▸ Document segment
+-------+
The Leaf Global Arts Festival opened its gates this fall with a theme that could not be more fitting: Resilience & Renewal. Exactly one year after historic flooding from Hurricane Helene forced the first cancellation in the festival’s three-decade history, LEAF returned to Lake Eden with a quiet sense of gratitude and purpose – the same grounds where lifelong attendees Katie and Fynn Eastridge had once taken refuge after losing their home in the flood.
“We’ve been coming to LEAF since I was little,” said Fynn Eastridge, 15. “It’s always been our thing as a family – camping, listening to music, just being around people we know. When the hurricane hit and we lost our place, Jennifer told us we could stay here. It really showed what this place is about.”
“LEAF gives back in ways people don’t always see,” Katie Eastridge said, her voice soft but sure. “Jennifer not only gave my family sanctuary on Lake Eden after the flood, but the festival also supports local vendors, artists and teachers.
She paused, as if what she was about to say felt too real to put into words.
“It’s not just a festival,” Estridge said. “It’s a nonprofit with a mission to connect cultures and create community through music, arts, education and experiences – to cultivate curiosity, preserve cultures and promote global understanding.”
LEAF, which is short for Lake Eden Arts Festival, founded by Jennifer Pickering in 1995, draws about 12,000 to 15,000 visitors twice a year to celebrate music, food and art from around the world. The nonprofit uses proceeds to fund its Schools & Streets Program, which brings international teaching artists into Asheville City and Buncombe County Schools.
+-------+
▸ Exercise goal
According to the LEAF festival article, who founded the festival, and in what year?

[Source records]
+-------+
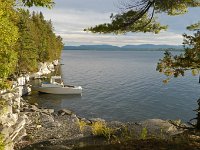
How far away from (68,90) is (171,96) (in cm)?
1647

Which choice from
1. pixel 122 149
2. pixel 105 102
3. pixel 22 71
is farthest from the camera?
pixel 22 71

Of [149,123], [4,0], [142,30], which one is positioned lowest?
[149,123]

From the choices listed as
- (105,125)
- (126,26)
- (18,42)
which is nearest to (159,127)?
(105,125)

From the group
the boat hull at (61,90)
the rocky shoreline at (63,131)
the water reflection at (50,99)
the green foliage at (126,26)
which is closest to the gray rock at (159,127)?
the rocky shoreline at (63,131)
+-------+
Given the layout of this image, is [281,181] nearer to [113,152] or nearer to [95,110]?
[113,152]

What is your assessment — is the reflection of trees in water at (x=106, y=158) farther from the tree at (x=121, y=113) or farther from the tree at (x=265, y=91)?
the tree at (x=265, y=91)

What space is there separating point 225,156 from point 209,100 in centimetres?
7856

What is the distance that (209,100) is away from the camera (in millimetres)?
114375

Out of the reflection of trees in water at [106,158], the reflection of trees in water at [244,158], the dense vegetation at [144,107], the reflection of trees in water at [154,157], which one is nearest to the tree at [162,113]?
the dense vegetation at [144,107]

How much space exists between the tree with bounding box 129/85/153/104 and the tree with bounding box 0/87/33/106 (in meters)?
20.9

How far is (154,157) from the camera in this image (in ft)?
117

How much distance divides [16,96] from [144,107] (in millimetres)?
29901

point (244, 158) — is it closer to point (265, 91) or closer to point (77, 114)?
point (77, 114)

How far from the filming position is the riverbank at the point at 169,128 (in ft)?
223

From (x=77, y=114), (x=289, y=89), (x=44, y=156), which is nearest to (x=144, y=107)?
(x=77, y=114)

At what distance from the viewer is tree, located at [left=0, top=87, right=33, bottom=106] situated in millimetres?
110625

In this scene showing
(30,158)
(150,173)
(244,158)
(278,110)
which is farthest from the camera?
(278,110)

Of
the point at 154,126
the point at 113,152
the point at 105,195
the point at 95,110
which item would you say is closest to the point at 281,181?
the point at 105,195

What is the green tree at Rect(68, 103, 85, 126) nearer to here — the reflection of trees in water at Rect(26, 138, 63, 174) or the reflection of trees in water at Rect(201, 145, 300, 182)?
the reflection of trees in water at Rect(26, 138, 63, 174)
+-------+
▸ Finished exercise
Jennifer Pickering founded it in 1995.